**WHAT YOU NEED TO DO:**
Only one stretch of the listing below is wanted. Begin at the line that has "Young present vote fraction: 0%.", stop after the line that has "Label granularity: sequence-level.", and repeat every line in between exactly.

**GIVEN DATA:**
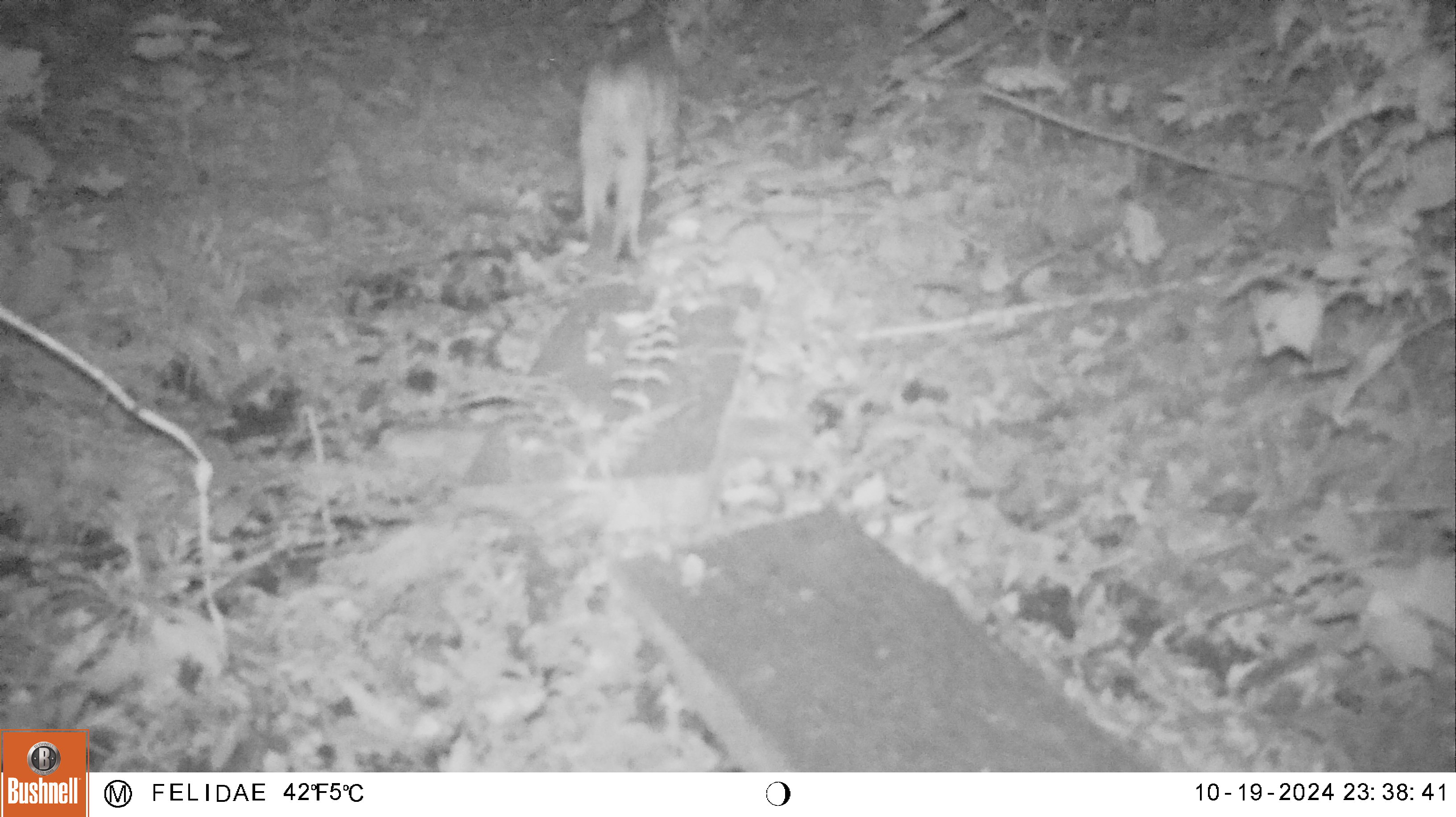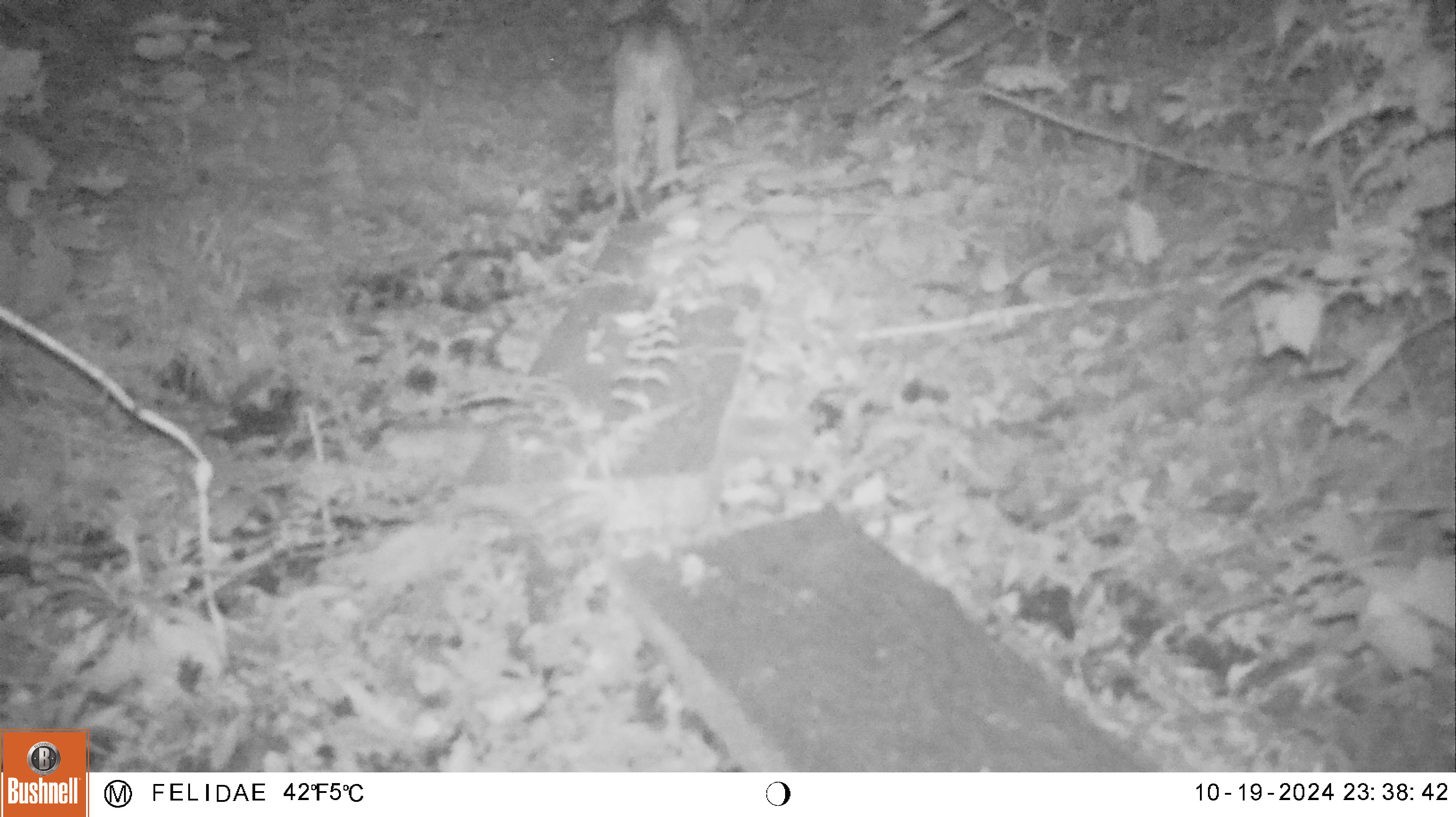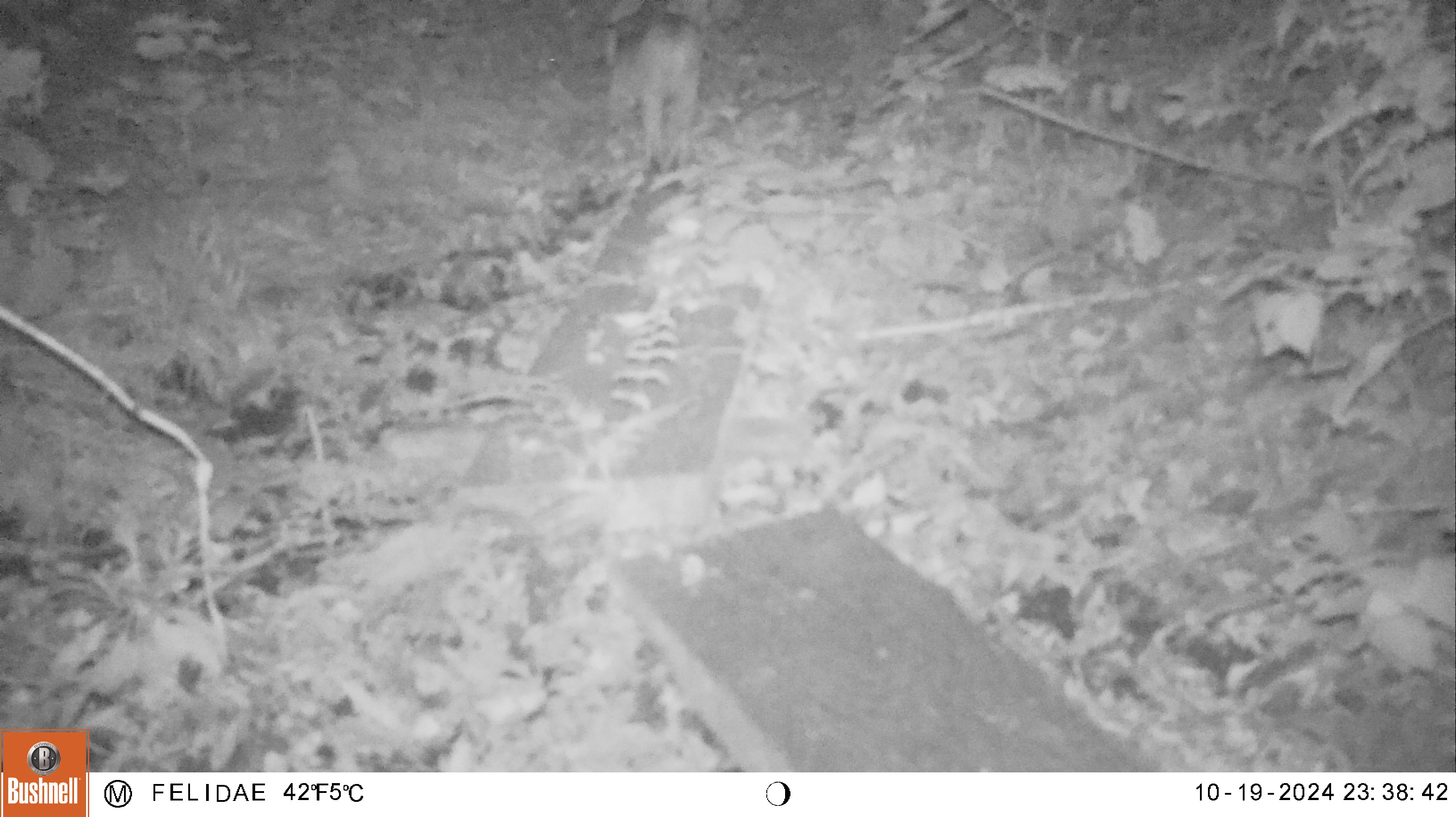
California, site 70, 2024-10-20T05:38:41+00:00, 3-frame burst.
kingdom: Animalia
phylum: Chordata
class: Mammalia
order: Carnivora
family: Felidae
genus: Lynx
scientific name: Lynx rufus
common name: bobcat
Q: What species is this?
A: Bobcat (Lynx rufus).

--

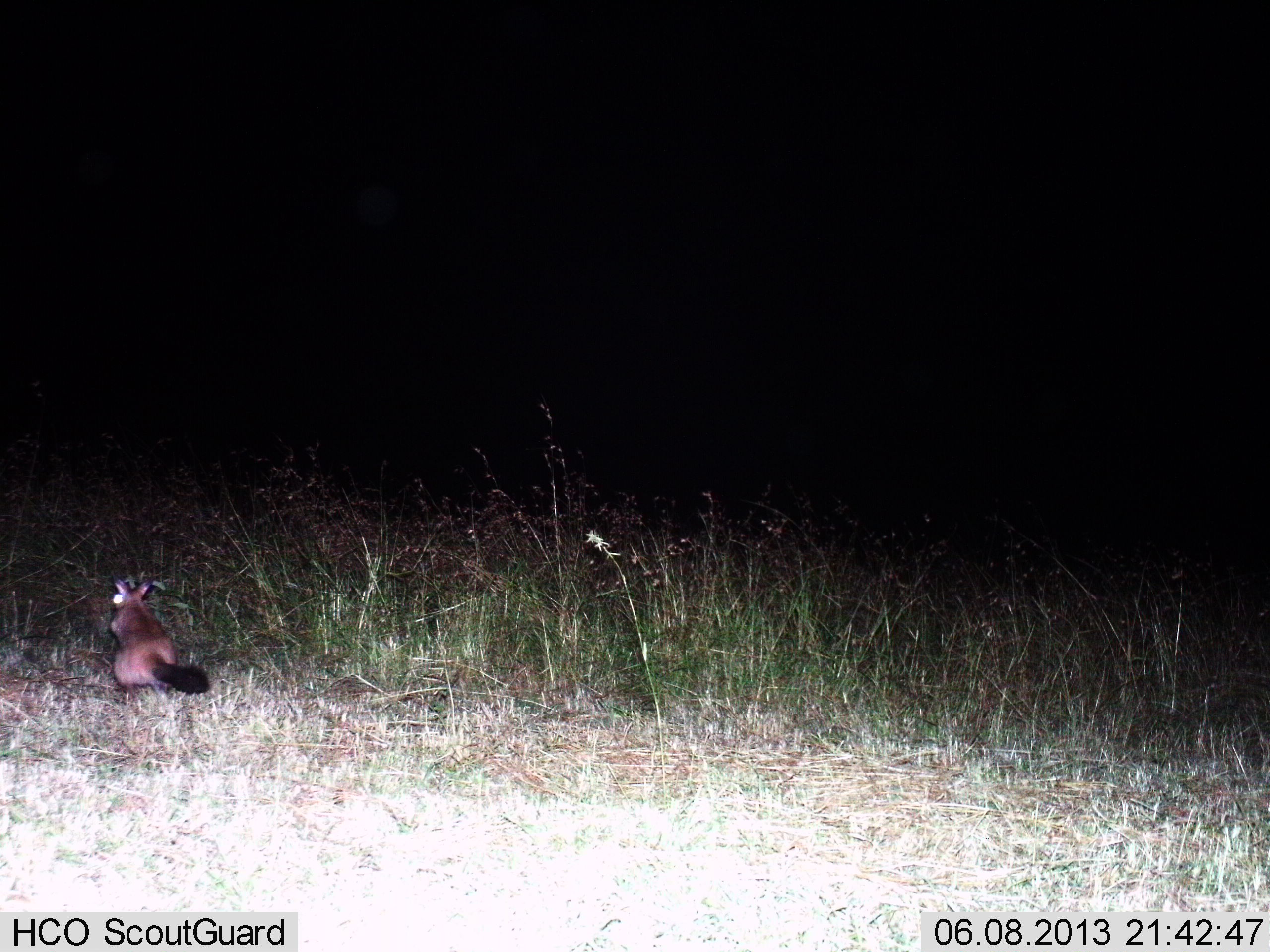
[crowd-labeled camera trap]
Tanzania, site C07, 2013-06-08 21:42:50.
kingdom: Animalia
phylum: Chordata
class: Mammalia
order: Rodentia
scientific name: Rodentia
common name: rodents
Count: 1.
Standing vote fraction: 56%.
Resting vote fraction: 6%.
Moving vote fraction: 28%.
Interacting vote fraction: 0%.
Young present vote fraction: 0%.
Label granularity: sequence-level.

**FINISHED EXERCISE:**
Young present vote fraction: 0%.
Label granularity: sequence-level.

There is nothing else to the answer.